What the task asks:
Would you copy only the lines below, beginning with the one that contains "Is the grass" and running through the last entry line?

Extracted data:
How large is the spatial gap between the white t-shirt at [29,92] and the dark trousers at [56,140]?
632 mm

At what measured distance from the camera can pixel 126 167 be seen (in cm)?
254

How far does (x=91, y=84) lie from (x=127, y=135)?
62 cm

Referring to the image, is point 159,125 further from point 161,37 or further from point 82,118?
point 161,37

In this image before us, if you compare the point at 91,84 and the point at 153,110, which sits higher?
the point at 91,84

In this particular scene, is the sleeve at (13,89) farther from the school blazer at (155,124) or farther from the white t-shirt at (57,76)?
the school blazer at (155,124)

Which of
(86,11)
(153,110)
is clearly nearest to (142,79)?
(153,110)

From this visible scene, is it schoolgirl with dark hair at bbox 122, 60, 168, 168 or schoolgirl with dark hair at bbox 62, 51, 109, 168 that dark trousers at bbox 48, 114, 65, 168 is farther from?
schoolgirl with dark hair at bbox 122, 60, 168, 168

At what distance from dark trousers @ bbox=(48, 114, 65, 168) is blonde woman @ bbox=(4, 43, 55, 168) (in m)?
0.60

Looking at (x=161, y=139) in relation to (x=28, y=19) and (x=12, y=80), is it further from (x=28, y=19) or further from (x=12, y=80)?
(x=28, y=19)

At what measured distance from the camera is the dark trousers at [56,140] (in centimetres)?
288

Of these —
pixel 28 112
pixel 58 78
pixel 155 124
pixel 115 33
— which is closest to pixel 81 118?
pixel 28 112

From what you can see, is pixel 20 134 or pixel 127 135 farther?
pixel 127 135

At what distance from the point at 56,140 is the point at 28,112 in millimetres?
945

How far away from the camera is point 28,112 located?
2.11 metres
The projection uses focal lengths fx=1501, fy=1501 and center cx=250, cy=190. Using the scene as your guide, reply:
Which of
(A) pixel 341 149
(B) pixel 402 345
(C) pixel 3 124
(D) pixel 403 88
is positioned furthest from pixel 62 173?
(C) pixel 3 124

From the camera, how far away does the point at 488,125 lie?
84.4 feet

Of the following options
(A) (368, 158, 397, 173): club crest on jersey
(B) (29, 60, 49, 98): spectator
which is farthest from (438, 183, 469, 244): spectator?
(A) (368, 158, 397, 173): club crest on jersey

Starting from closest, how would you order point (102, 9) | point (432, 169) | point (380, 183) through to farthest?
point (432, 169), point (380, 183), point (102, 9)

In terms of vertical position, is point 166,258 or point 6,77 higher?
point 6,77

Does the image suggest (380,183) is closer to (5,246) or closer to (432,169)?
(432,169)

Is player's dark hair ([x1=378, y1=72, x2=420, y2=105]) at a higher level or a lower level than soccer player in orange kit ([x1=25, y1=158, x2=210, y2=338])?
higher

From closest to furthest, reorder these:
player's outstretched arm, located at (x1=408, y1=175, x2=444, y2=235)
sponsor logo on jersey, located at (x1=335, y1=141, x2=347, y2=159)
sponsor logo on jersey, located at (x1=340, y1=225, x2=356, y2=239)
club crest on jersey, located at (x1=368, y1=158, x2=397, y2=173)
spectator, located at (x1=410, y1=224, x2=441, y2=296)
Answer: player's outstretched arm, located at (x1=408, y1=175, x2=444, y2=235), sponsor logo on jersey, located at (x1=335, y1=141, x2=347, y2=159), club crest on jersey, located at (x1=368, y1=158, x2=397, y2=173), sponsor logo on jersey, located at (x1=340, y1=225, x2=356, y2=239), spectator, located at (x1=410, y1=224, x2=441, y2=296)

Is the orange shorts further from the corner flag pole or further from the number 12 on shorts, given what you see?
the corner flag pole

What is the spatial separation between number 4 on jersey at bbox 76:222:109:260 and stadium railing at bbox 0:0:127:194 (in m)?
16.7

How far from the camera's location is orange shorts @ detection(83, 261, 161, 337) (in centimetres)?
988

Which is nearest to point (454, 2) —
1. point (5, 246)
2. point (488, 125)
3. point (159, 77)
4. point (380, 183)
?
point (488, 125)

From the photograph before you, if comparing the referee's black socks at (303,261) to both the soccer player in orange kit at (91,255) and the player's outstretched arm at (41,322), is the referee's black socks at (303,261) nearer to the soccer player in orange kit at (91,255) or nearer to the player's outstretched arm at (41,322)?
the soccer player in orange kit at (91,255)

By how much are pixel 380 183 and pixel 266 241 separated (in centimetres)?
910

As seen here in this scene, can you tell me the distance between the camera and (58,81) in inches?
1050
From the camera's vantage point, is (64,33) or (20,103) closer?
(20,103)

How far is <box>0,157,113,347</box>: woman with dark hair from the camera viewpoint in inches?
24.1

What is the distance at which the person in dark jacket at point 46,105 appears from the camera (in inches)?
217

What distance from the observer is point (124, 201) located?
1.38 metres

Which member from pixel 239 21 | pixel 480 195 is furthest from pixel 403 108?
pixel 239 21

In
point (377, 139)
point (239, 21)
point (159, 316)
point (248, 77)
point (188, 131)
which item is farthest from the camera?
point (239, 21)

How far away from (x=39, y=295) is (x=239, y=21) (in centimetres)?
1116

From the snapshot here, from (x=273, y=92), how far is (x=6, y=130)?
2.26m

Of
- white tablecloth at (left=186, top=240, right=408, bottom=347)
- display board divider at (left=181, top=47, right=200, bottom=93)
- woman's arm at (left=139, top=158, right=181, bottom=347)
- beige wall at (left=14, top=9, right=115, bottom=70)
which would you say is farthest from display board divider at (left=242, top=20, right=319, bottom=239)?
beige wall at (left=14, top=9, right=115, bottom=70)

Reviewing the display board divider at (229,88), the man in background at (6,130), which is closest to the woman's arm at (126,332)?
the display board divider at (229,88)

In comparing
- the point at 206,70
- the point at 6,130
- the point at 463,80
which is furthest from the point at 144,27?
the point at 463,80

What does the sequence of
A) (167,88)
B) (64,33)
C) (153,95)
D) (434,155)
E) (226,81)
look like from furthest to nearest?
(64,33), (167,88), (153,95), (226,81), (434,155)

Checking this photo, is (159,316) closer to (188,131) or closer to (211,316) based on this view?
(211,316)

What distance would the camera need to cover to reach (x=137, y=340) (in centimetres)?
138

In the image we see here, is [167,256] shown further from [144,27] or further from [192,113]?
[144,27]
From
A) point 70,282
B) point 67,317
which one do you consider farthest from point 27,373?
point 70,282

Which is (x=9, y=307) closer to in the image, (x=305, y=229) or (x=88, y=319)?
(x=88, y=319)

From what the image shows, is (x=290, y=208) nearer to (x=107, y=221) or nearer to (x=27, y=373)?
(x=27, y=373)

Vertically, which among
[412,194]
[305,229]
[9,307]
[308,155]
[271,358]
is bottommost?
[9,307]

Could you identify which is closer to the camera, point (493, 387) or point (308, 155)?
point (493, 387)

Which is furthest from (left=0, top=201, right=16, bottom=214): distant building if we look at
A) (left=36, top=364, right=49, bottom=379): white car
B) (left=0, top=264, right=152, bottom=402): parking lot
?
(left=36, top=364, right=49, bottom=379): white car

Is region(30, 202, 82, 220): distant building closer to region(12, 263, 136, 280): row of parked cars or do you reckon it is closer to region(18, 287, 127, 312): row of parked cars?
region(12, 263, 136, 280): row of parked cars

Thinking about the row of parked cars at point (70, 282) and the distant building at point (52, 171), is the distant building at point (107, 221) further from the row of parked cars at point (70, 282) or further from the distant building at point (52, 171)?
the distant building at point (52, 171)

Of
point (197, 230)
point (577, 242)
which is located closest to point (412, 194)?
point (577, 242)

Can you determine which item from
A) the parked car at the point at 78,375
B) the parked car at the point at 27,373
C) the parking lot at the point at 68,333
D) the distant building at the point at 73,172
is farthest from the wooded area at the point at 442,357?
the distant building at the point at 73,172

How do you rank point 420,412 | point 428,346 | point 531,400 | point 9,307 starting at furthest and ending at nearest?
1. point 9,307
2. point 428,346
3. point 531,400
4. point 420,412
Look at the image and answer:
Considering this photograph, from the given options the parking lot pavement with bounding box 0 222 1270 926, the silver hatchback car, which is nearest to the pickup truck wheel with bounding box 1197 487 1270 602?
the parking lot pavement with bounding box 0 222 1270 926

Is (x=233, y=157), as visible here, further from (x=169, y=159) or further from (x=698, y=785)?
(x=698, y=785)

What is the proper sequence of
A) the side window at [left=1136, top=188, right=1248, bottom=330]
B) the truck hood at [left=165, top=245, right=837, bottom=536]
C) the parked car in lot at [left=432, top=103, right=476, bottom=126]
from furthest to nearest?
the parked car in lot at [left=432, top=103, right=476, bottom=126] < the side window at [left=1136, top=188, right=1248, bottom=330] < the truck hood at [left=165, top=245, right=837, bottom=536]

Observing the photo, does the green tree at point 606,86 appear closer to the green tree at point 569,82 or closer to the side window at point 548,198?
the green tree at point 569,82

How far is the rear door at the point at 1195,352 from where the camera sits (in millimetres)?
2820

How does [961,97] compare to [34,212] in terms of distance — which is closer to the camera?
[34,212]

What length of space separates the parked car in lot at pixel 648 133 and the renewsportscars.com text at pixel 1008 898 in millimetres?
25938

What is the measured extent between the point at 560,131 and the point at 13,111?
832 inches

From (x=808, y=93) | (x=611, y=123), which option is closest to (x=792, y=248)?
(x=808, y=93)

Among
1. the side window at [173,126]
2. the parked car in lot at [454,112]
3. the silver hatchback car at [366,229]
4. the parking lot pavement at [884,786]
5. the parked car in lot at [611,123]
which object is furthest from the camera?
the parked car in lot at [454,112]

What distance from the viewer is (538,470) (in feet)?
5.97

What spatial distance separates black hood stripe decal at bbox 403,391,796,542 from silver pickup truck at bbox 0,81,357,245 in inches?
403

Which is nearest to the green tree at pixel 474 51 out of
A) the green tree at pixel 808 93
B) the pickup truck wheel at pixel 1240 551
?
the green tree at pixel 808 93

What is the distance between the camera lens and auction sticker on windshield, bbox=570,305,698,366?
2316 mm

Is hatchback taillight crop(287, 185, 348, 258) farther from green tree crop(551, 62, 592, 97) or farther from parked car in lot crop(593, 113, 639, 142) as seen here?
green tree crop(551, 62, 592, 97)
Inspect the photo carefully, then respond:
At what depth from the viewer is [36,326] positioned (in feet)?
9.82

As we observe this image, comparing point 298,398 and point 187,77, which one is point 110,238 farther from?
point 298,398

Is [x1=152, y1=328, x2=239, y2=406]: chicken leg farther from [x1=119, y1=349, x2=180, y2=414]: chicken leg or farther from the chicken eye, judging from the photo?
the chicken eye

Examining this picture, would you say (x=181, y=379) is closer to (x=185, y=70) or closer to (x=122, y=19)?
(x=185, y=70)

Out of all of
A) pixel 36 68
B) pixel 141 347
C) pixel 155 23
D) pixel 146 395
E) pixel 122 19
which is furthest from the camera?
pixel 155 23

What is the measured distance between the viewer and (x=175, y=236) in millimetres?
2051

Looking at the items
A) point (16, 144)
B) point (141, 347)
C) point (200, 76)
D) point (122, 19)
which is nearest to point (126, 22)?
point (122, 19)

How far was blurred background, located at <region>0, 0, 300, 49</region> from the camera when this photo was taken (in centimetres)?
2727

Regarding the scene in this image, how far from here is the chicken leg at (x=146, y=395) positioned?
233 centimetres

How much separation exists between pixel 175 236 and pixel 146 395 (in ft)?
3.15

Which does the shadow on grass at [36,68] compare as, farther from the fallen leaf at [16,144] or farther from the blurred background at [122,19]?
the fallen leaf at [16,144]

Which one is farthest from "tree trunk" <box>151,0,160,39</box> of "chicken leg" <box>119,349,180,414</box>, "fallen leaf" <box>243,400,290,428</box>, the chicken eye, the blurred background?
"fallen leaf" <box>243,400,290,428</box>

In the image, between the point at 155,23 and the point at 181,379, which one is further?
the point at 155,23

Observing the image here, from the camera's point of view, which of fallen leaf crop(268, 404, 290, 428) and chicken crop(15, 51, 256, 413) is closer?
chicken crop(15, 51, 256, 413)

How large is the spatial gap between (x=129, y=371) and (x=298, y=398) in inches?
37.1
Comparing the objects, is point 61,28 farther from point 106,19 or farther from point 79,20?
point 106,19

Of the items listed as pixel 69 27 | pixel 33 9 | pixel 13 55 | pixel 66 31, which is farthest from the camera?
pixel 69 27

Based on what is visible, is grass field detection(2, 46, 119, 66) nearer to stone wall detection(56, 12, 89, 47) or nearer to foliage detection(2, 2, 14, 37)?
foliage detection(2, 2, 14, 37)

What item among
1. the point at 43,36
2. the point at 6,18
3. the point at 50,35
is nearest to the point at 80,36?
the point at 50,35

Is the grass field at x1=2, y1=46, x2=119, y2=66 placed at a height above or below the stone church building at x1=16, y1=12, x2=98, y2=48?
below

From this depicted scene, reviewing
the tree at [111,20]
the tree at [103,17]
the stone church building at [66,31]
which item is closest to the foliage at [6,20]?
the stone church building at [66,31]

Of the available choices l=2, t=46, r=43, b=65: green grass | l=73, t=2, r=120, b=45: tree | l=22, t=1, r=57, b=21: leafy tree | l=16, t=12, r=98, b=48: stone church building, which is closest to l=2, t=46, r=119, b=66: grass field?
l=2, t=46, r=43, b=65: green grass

Exercise solution:
Is the grass field at x1=2, y1=46, x2=119, y2=66 placed at a height above or below the stone church building at x1=16, y1=12, x2=98, y2=48?
below

From this depicted scene, reviewing
the tree at [111,20]
the tree at [103,17]
the stone church building at [66,31]
which item is closest to the foliage at [6,20]?
the stone church building at [66,31]

Of the available choices l=2, t=46, r=43, b=65: green grass | l=73, t=2, r=120, b=45: tree | l=22, t=1, r=57, b=21: leafy tree | l=16, t=12, r=98, b=48: stone church building, which is closest to l=2, t=46, r=119, b=66: grass field?
l=2, t=46, r=43, b=65: green grass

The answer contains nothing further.